Francesco Giorgino presenta Francesco Gaudioso

Il due volumi del saggio sono palesemente legati da una medesima ispirazione, perseguono gli stessi scopi di ricerca e attestano ancora più chiaramente la benemerita operosità di Francesco Gaudioso. Il tema è, fra 1’altro, fra i più discussi e controversi nella storiografia sul Mezzogiorno moderno e contemporaneo; e una ricerca che si svolga nel segno di una apprezzabile continuità ancorché su due registri del banditismo/fuoriscitismo e del brigantaggio può contribuire a dissipare molti fra gli ldola fori che ancora dominano la drammatica vicenda del banditismo dell’ancien regime del brigantaggio postunitario a circoscrivere, almeno quella “lettura deformata del passato” cui ha già accennato Giuseppe Galasso. É anche superfluo notare come la ricerca sia sorretta sempre da un robusto apparato documentario e da un vasto corredo bibliografico.
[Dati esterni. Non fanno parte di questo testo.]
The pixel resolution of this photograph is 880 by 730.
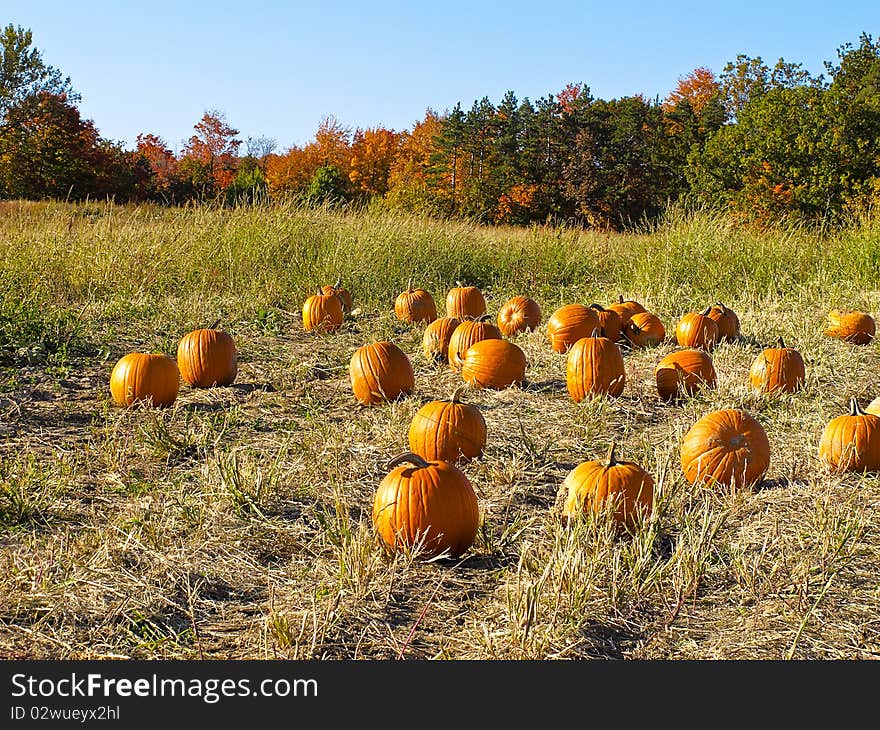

Fra le due opere assume specifico interesse il secondo che affronta con successo una tematica familiare, e degna di essere riproposta ad un pubblico più vasto,soprattutto in Basilicata. Nell’invio in Calabria di Emanuele Caracciolo di San Vito, designato a tranquillizzare “l’opinione pubblica internazionale” che rivolgeva un’attenzione non disinteressata alle vicende napoletane”, e nella sua sostituzione con Giosuè Ritucci nella finale del Regno, sembra quasi che l’antica storia del brigantaggio meridionale si saldi agli ancor più tragici sviluppi postunitari: ed è questo forse il significato più profondo dell’importante ricerca di Francesco Gaudioso.